PERIL by BOB WOODWARD and ROBERT COSTA published by Simon and Schuster in 2021.

I know what you are thinking!  What is a political book doing in this list?  Because it is utterly unforgettable that’s why; factual, sober, sometimes even a touch dry, this 400+ page tome provides a fascinating and sometimes shocking narrative of the transition from the 45 th  President Donald Trump to the 46 th  President Joe Biden during what the dust jacket calls ‘one of the most dangerous periods of American History’.

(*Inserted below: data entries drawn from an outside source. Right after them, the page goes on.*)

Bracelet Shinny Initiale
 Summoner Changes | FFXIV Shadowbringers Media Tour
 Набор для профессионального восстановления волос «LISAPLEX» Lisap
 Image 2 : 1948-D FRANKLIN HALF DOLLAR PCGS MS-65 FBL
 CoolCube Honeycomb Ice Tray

Back in the 1970s I devoured All the President’s Men, by Woodward with Carl Bernstein about the infamous Nixon Watergate.  I still have a huge admiration for this master of non-fiction, on this occasion ably co-authored by acclaimed reporter Costa.  Their research appears first class, the writing equally so and I suspect it will be a long time before PERIL clears my mind.  It is like watching the first two acts of a three-act play.

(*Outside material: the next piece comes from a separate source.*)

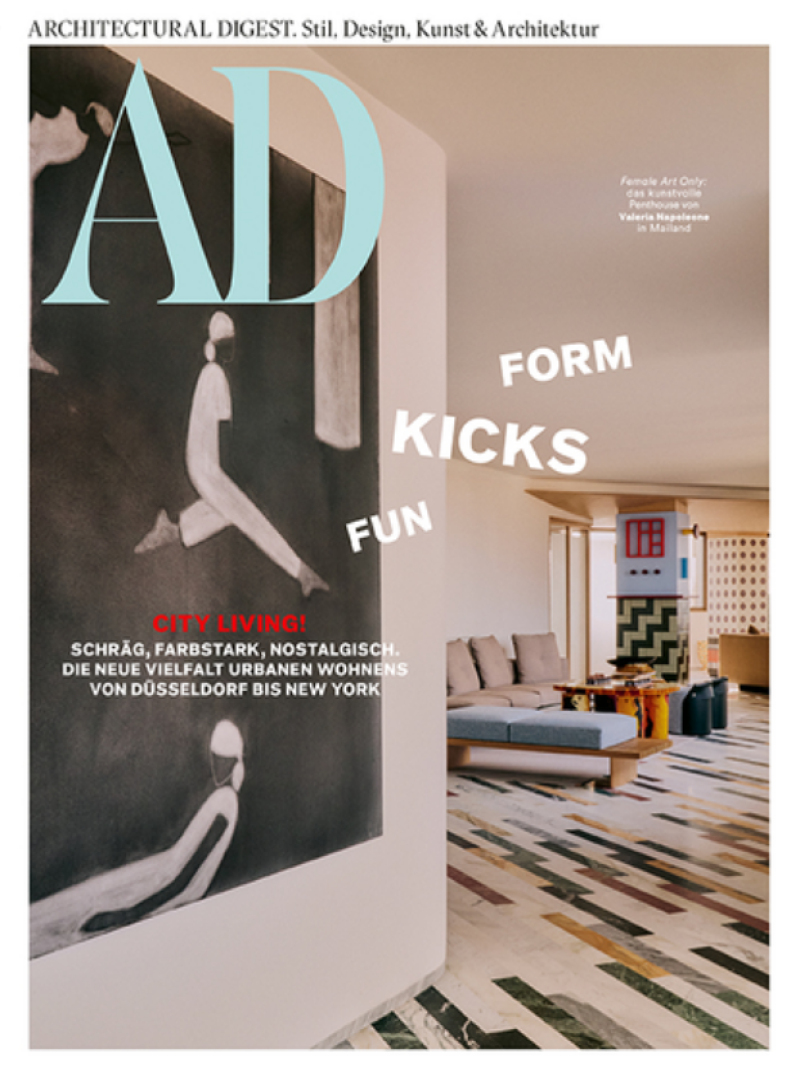 AD ARCHITECTURAL DIGEST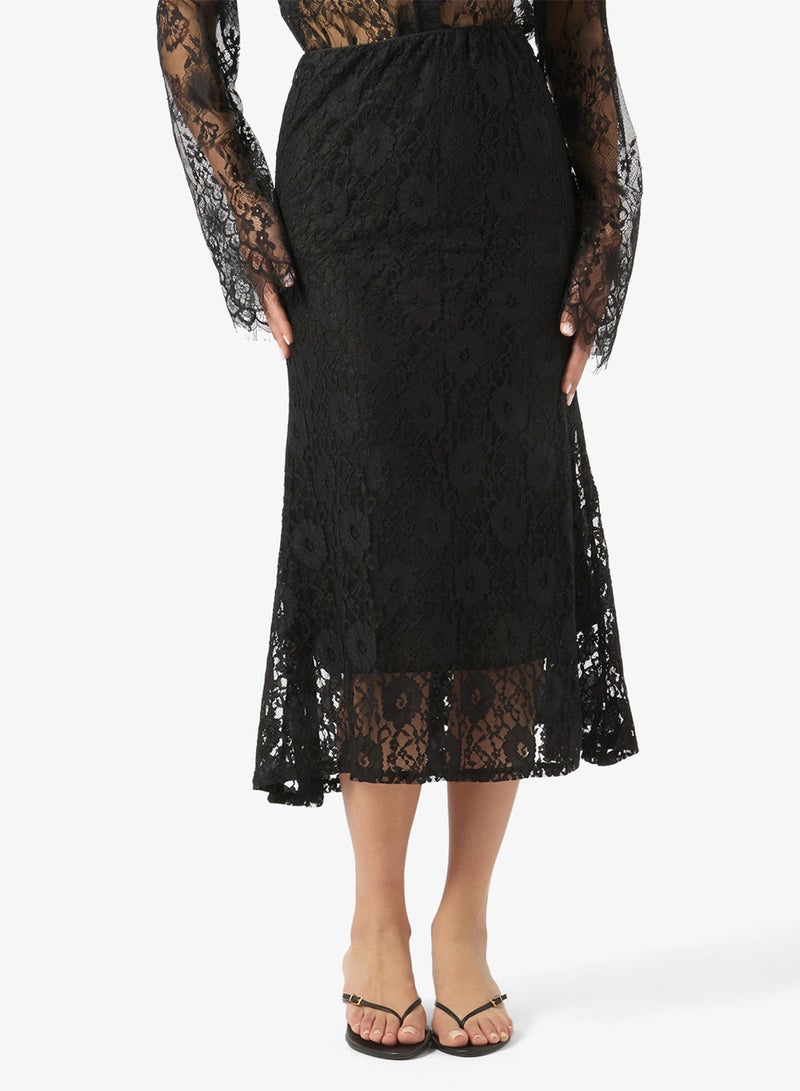 Ginger Lace A Line Skirt - Image 1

GREEN GHOST, BLUE OCEAN by JENNIFER SMITH published by Pottersfield Press in 2020.

It matters not a wit if you have ever sailed, are a ‘white-knuckle sailor’ like me, or an old hand on the tossing deck of a yacht.  This is an unforgettable rollicking adventure story about a couple who decide to set sail for the wide blue yonder.  Their odyssey adds up to fourteen years of sailing 40,000 nautical miles (74,080 kilometers) across various oceans to wherever ‘there’ happens to be at the time.   In this honest, sometimes hilarious, sometimes terrifying account of living the dream aboard ‘a steamer trunk with a mast’, the author and her husband Alex (Nik) Nikolajevich provide glimpses into a life so many dream of and few accomplish. What is more they take us along for the ride, without our having to get so much as our feet wet.  Oh, and the author grew up here in Oakville, where her father taught at Appleby College.


MISS BENSON’S BEETLE by RACHEL JOYCE published by Doubleday in 2020.

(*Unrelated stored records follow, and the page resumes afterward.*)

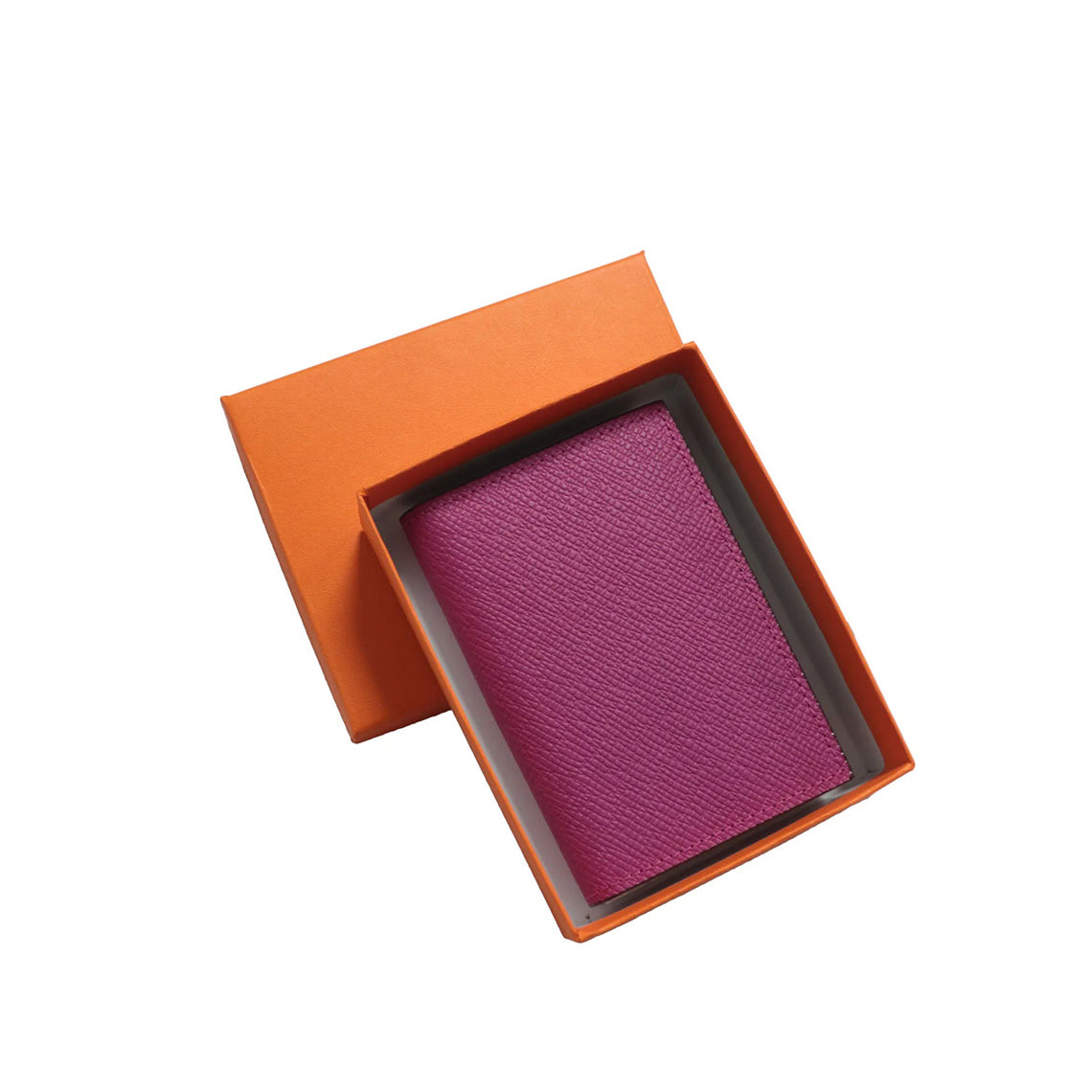 Leather Bifold Small Card Wallet - Image 15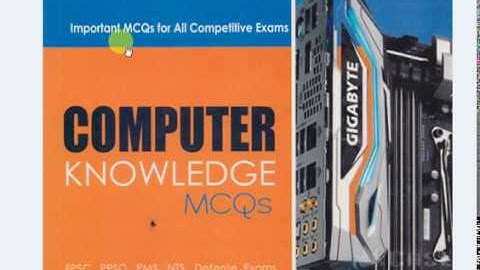 Computer Knowledge Mcqs for fpsc,ppsc,nts,lecturership,subject specialist,educators,banking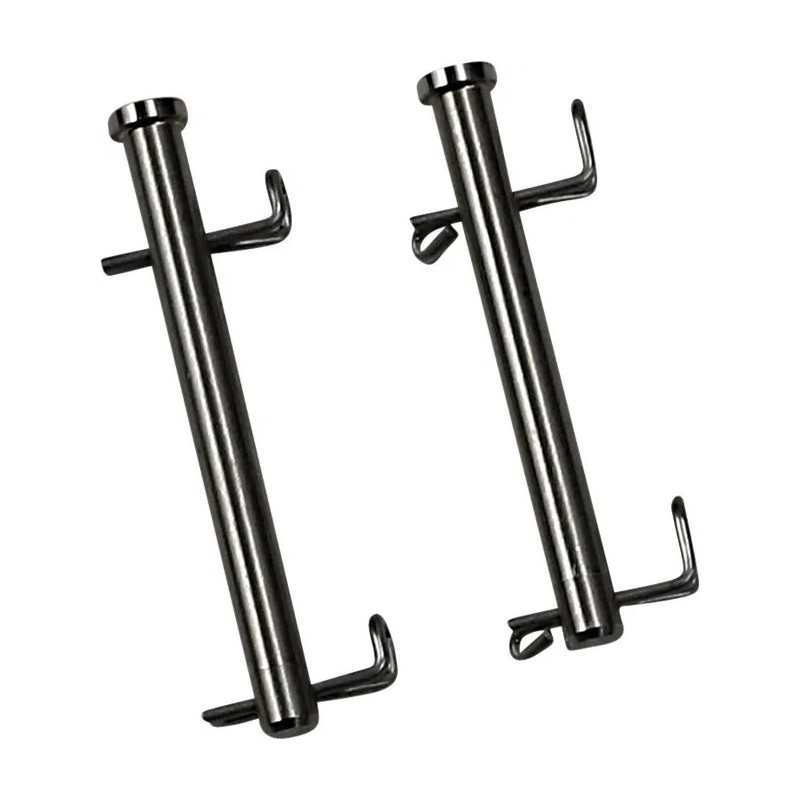 MOOSE brake caliper axles for GAS GAS, HUSQVARNA, KTM EX 250, EX 300, EX 350, EX 450, MC 125, MC 250 from 1999 to 2024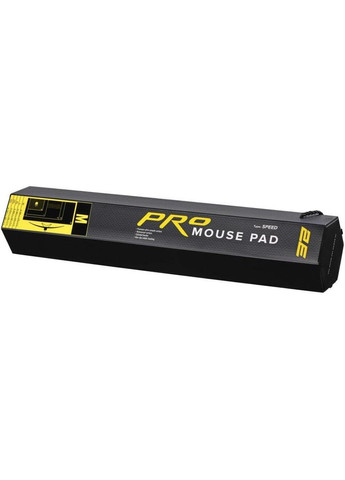 Коврик для мыши Mouse Pad PRO Speed XL Black (-SPEED-XL-BK-PRO) 2E (319534419)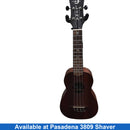 Luna Uke Vm Soprano Brown Ukulele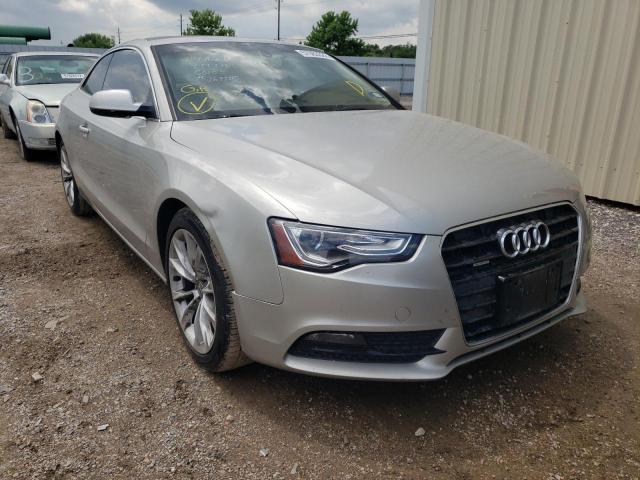 AUDI A5 PREMIUM 2014 with VIN WAULFAFR3EA011354 - Photo from auction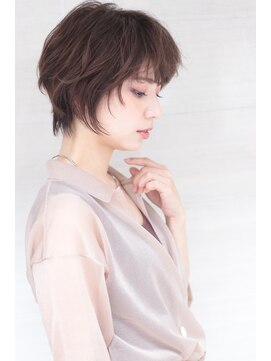 オーロ(ORO) イメチェンで似合いやすいお顔まわり長めのAラインボブショート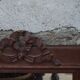 Mirror wood carved node massif  44x58cm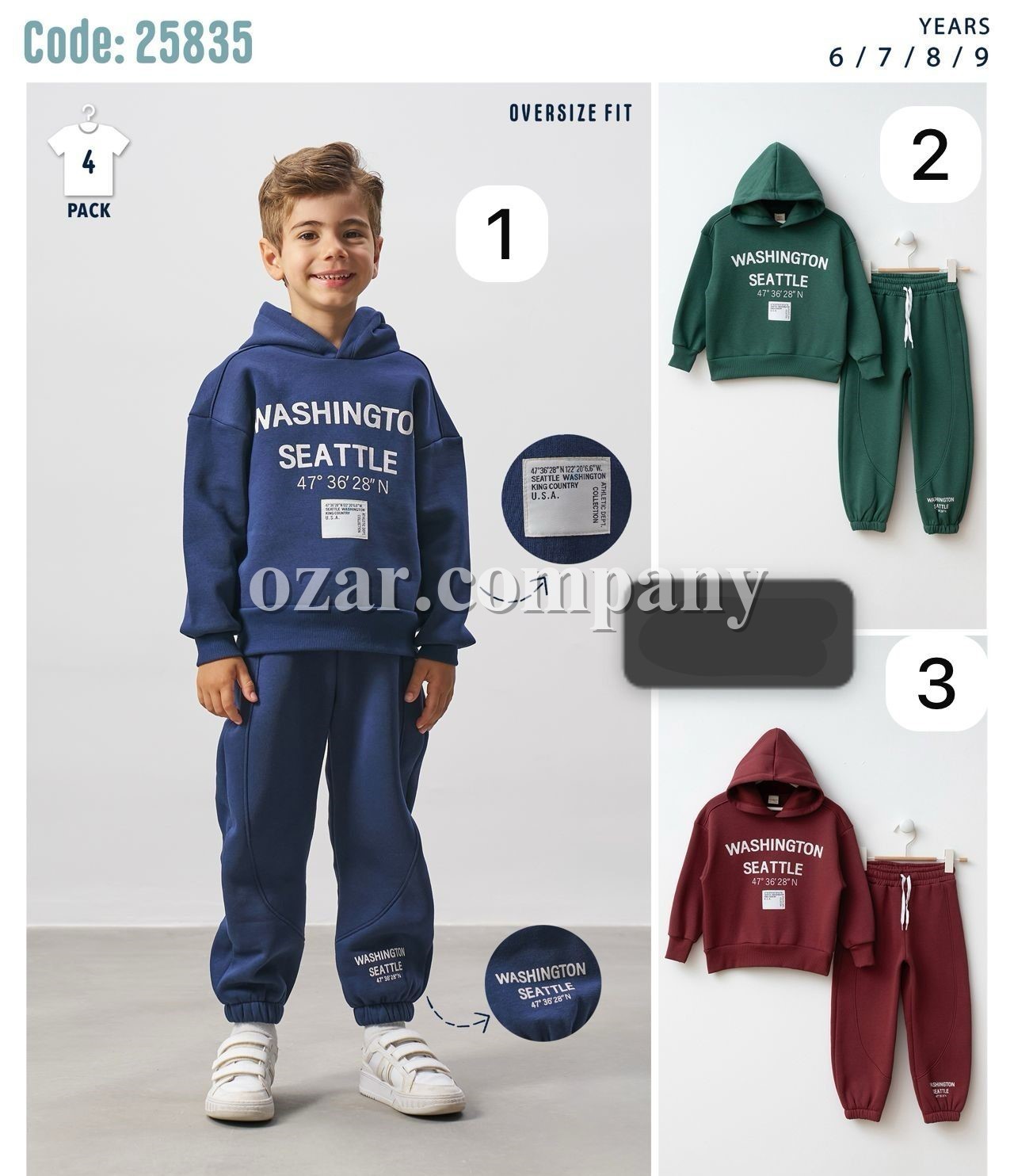 Трикотажный Костюм Для Мальчика Bupper Minipodyum (6-7-8-9лет)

I cannot resist finishing off this list of my most memorable reads of 2021 with this extraordinary novel, which I cannot wait to finish – once I get this submitted!  Billed as a classic tale of adventure and friendship this is far from the ‘cosy’ read involving the two women of a certain age that I had envisaged.  How can you put down a book whose first line is, ‘When Margery was ten, she fell in love with a beetle’.  From there the story wrenches its way from the Natural History Museum in London, England to New Caledonia, a Pacific island about 1,200 kilometres (750 miles) east of Australia.  There Miss Benson and her assistant suffer all manner of woes in pursuit of this golden beetle and indeed find themselves pursued.  Miss Benson’s trials, tribulations and triumphs are at once hilarious and poignant and I cannot wait to see how the book ends.  It will be a long time before I forget this one.


And that readers, is my take on unforgettable books of 2021.  Have fun making your own list and pass it along to a friend, why don’t you?